How can that be?  LNG is 85%-95% methane—essentially natural gas cooled to -260F to convert it to a liquid state—and less volume for shipping purposes.   During the multiple steps of gas extraction, cooling, loading, shipping, unloading, distributing to households and factories through pipelines, and then being used at different locations, invariably some amount of LNG leaks into the atmosphere. And when those leaking molecules of methane rise into the atmosphere, for the first 20 years they retain 80 times more heat than an equivalent amount of CO2. In other words, as bad as burning methane is in terms of CO2 emissions, letting methane escape as unburned methane is far worse.  “Newly published research,” climate activist Bill McKibben has written, “demonstrate[s] that huge amounts of LNG leak out to the atmosphere during shipping, making it far, far worse for the climate even than coal.”  In short, the editorial’s enthusiasm for LNG is misguided.

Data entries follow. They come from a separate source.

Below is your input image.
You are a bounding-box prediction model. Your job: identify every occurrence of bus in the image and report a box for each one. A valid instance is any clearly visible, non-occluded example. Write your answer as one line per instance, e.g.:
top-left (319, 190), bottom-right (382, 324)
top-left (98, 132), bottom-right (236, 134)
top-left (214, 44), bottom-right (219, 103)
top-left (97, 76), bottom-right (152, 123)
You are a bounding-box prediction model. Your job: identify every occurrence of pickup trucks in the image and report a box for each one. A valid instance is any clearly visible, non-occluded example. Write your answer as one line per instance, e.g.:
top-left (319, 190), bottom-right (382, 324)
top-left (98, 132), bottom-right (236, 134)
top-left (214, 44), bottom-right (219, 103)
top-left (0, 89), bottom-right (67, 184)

The editorial’s second assertion—that Biden’s decision encourages sociopathic dictators like Putin—can be quickly dispatched.  The assertion defies logic and reason in light of the massive amount of evidence that Biden is doing everything he can to achieve exactly the opposite outcome– to discourage Putin’s imperial impulses and to let other sociopathic dictators know that invading another country will be strongly opposed by the U.S.

The third assertion—that Biden’s decision ‘accomplishes nothing in our battle against Climate Change’ —also defies reason. What does, in fact, defy reason is the proposed build-out of new LNG facilities in Louisiana and Texas for the shipping of more LNG abroad.  That idea is being pushed by an industry desperate to survive in a world shifting away from its product; by an industry hoping to find ways to lock in the fossil fuel addiction for generations to come; and by an industry unwilling to read the ‘writing on the wall’ that increasing demand for LNG is unlikely. Clean energy is the future.

What accomplishes “nothing” in terms of global GHG reductions is shipping fossil fuels to other countries to burn. This immoral strategy is reminiscent of the tobacco industry off-loading cigarettes to foreign markets when industry leaders feared that citizens in this country, once informed of the health dangers of smoking, would buy fewer cigarettes. According, to McKibben again) if the build-out of LNG facilities continues as planned, “U.S. LNG exports will eventually account for more greenhouse gas emissions than every car and home and factory in Europe.”  While that is unlikely to happen because Europe is not about to put up with it, is that really a goal we want our country to pursue?   How can stopping us from advocating for a dystopian future not be viewed as a significant accomplishment?

There are many reasons to be hopeful about our planet’s future and none of them have to do with LNG.  Consider this fact: Western Europe (a focal point of the editorial’s concern) has made phenomenal strides in preparing for a clean energy future built on wind and solar power, coupled with the widespread installation of heat pumps. The coldest countries in Europe, in fact, currently have the highest level of heat pump penetration in the world measured by percentage of households with heat pumps.  As of May 2022: 60% in Norway; 43% in Sweden; 41% in Finland.  (FYI: the US is around 16%)

Such advances in Western Europe, driven by clear, sensible and supportive governmental policies, are the critical steps that are moving that continent away not just from oil and coal, but also from natural gas and LNG.  That should be our energy goal as well. And, in fact it is in many states, our own for sure, and increasingly at a national level under Biden’s able leadership.  

Meanwhile, and separately, we should keep a close eye on sociopathic dictators like Putin, or aspiring sociopathic dictators elsewhere,  and work to prevent them from accomplishing their goals.